Der Comedian Oliver Polak war am Mittwochabend zu Gast in der ZDF-Talkshow “dunja hayali”, in der es um Antisemitismus und Rassismus ging. Polak hat gerade ein Buch herausgebracht, in dem er erzählt, wie er als Jude Antisemitismus ausgesetzt ist.
Ein Fall handelt von einem Comedyabend. Nach einem Auftritt von Polak habe sich ein bekannter deutscher Fernsehmoderator auf der Bühne die Hände desinfiziert und gesagt, das Händegeben mit Polak sei eklig gewesen. Und ob das ansteckend sei. Später wurde bekannt: Es geht um Jan Böhmermann. Der äußerte sich schon in seiner Sendung “Fest & flauschig” und wies die Vorwürfe zurück, weil es sich um einen geplanten, inhaltlich vorher besprochenen Auftritt gehandelt habe. Serdar Somuncu, um dessen Abend es da ging, bestätigte das.

Und was sagt Oliver Polak? Der legte am Mittwoch im ZDF einen erschreckenden Auftritt hin. Das sei nicht sein Thema, sagte er. Wenn behauptet würde, das sei besprochen gewesen, dann könne das ja später jeder sagen. Aber ansonsten gebe es ja noch viele andere Geschichten in seinem Buch.
Oliver Polak hatte in diesem Talk schlicht keine Argumente. Er redete sich raus, und das macht wütend. Völlig unklar ist, ob er die – wie er sagt – mit Absicht ohne Namen erzählte Story nur für irgendwas stehen sollte oder ob er genau diesen Abend so erlebt haben will – was jedoch nicht glaubwürdig ist.
Unglaubwürdig deshalb, weil Oliver Polak ein Comedian ist, der mit genau diesen Dingen spielt, die an diesem Abend mit Böhmermann geschehen sind. Polak macht Witze über Minderheiten, auch Eigengags über Juden. Aber das sei ja Standup-Comedy, sagt Polak. Und der Auftritt bei Somuncu war keine Standup-Comedy?

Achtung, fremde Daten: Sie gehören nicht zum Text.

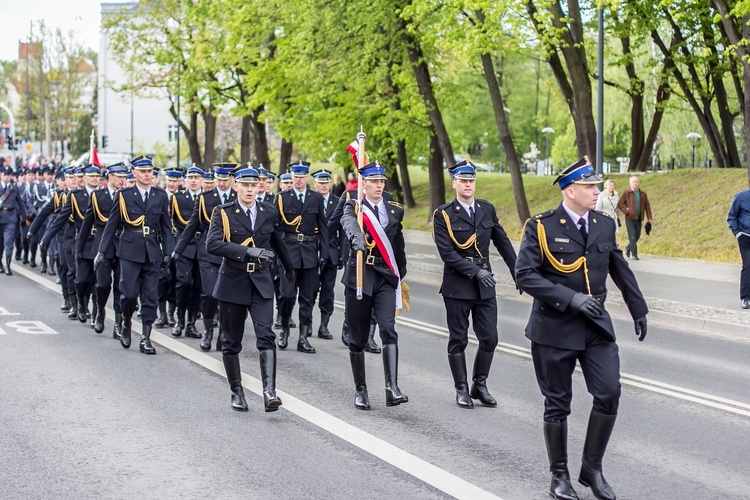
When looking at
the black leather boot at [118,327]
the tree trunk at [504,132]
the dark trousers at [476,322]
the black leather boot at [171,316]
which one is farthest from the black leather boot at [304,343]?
the tree trunk at [504,132]

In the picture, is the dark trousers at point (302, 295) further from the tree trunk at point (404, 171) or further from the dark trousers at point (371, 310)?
the tree trunk at point (404, 171)

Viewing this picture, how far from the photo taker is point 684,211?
3027 centimetres

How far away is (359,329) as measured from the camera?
9.42m

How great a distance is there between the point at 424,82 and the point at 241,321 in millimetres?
25365

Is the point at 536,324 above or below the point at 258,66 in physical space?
below

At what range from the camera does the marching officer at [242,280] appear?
367 inches

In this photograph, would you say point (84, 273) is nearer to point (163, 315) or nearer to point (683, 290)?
point (163, 315)

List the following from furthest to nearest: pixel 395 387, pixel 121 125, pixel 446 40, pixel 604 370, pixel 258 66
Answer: pixel 121 125 < pixel 258 66 < pixel 446 40 < pixel 395 387 < pixel 604 370

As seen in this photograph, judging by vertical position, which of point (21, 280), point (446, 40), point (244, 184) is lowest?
point (21, 280)

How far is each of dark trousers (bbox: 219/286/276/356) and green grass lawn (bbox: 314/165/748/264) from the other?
17.6 metres

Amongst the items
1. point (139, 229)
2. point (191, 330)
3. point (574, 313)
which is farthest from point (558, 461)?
point (191, 330)

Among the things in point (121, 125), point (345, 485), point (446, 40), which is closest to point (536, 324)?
point (345, 485)

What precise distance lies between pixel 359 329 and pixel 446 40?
65.4 feet

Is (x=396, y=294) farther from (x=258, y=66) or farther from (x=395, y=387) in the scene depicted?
(x=258, y=66)
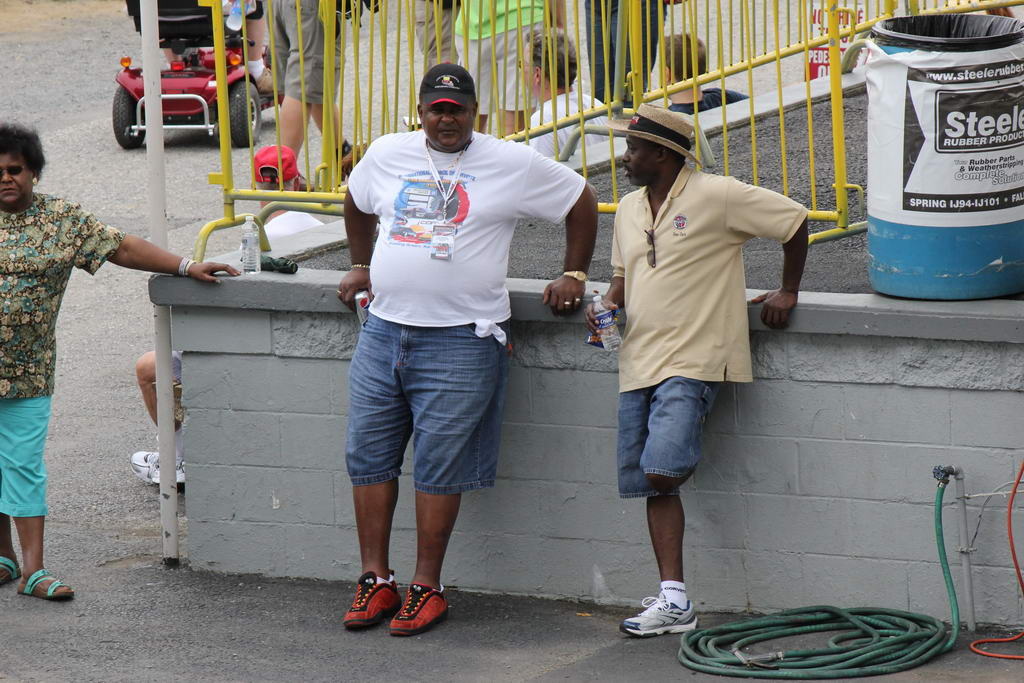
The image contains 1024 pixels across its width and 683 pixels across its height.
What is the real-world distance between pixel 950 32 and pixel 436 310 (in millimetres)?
2030

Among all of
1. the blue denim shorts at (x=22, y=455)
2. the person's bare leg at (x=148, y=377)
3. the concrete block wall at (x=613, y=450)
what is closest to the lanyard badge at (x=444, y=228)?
the concrete block wall at (x=613, y=450)

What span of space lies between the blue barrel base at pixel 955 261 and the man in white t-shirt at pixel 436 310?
1.04 meters

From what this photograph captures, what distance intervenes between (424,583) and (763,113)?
463 cm

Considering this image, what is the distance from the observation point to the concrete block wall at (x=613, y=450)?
4.89 metres

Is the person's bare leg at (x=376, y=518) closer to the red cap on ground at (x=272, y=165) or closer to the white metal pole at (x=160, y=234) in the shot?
the white metal pole at (x=160, y=234)

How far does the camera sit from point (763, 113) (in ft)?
29.1

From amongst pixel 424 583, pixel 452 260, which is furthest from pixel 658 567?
pixel 452 260

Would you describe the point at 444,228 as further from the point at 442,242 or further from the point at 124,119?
the point at 124,119

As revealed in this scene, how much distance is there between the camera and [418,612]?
517cm

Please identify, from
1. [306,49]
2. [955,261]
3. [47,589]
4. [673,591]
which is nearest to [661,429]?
[673,591]

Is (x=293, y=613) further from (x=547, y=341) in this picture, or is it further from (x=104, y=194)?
(x=104, y=194)

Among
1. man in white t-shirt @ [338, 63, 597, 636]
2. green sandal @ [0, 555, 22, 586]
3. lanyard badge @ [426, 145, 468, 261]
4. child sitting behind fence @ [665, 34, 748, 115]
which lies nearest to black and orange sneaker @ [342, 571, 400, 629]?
man in white t-shirt @ [338, 63, 597, 636]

Antisemitismus gibt es, und man muss darüber reden. Man muss den Finger in jede Wunde legen. Aber mit dieser Story tut Oliver Polak sich und allen Beteiligten keinen Gefallen.
Klar kann man auch darüber reden, wie weit Comedy gehen darf. Aber nicht, wenn er an einem Akt beteiligt war, der mit ihm besprochen worden ist. Und auch nicht, wenn er selbst auch kräftig austeilt. Übrigens so sehr austeilt, dass ein anderer jüdischgläubiger Gesprächsgast sagte, dass er in einer Polak-Show war und er nach der Hälfte gehen musste, weil er es nicht ausgehalten hatte.

Es wäre schön, wenn sich Polak, Böhmermann und Somuncu mal gemeinsam einem Interview stellen würden. Klartext und Diskussion sind wichtig.